Cladosporium 30 0 41

Pyrethrum 81 1 105

Flea 36 0 45

Table 3 presents data for use of an ELISA assay commercially performed by a leading, perhaps the current market leader, in the field of commercial in vitro testing for canine allergy. In Table 3, the column labeled "Neat" relates to results of the commercial ELISA where the numerical values correspond to a percentage of reactivity relative to the samples of a pooled positive control (i.e., allergic) population. In the ELISA the results were obtained by use of the polyclonal serum understood to be reactive to canine IgE. The column labeled "PrG Absorbed" indicates the value from the ELISA following absorption of the serum from each of patients 1, 2 and 3 prior to performing the ELISA. The results for each of patients 1, 2 and 3 indicate substantial decreases in results from the ELISA. The basis for this finding was as follows: Protein G binds and removed IgG, the substantial decrease in assay results showed that the polyclonal serum which had been understood to be reacting to IgE had actually been reacting with IgG present in canine serum. This result was verified by eluting the material bound to the Protein G column, then reacting the eluate with the commercial polyclonal serum, whereupon it was found that there was much reactivity. When an analogous method of contacting with Protein G was performed with the specific binding proteins in accordance with the present invention, the results established that canine IgE were being bound by

the specific binding proteins of the invention (Figure 1) ; Fig. 1 exemplifies the results of a subject assay on the serum of patient 1, where the serum was put into contact with American Elm allergen, in accordance with the invention. Contrary to the results with the polyclonal serum it was found that contact with protein G increased the reactivity of the present assay with either D9 or 14K2 antibodies; this result is believed to be due to removal of contaminants in the serum.
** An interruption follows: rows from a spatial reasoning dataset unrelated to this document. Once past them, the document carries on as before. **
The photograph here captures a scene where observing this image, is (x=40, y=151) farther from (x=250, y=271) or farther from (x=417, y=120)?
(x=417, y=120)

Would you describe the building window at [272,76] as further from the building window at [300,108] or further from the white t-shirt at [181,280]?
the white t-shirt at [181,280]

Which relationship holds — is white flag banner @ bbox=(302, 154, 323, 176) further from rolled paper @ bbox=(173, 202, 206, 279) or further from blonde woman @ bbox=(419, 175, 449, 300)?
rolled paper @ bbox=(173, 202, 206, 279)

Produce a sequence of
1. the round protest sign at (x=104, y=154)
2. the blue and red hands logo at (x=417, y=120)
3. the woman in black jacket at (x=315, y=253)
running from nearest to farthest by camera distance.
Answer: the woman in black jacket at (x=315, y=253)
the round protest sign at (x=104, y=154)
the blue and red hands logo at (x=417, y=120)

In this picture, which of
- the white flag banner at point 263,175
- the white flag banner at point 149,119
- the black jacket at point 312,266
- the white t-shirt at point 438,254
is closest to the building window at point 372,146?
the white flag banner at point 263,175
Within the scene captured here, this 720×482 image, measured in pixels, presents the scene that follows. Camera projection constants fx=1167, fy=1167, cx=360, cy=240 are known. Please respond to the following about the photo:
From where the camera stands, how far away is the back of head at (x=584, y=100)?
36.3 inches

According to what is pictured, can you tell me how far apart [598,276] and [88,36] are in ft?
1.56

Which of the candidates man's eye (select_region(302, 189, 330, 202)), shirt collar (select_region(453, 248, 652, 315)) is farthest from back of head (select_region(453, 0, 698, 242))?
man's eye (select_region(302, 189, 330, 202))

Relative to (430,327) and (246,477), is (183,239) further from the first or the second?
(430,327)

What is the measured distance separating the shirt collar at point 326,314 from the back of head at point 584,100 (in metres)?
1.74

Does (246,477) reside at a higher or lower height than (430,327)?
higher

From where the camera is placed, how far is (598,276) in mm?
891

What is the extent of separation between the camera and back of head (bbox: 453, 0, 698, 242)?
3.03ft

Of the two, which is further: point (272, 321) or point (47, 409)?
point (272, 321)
All publications mentioned herein are incorporated herein by reference to describe and disclose specific information for which the reference was thus discussed. It is to be noted that as used herein and in the appended claims, the singular forms "a" and "the" include plural referents unless the context clearly indicates otherwise. Thus, for example, reference to "a formulation" includes mixtures of different formulations and reference to "the method of treatment" includes reference to equivalent steps and methods known to those skilled in the art, and so forth. Unless defined otherwise, all technical and scientific terms used herein have the same meaning as commonly understood by one of ordinary skilled in the art. Although methods and materials or equivalent to those described herein can be used in the practice for testing of the invention, the preferred methods and materials are described herein. It is understood that the invention is limited solely be the appended claims.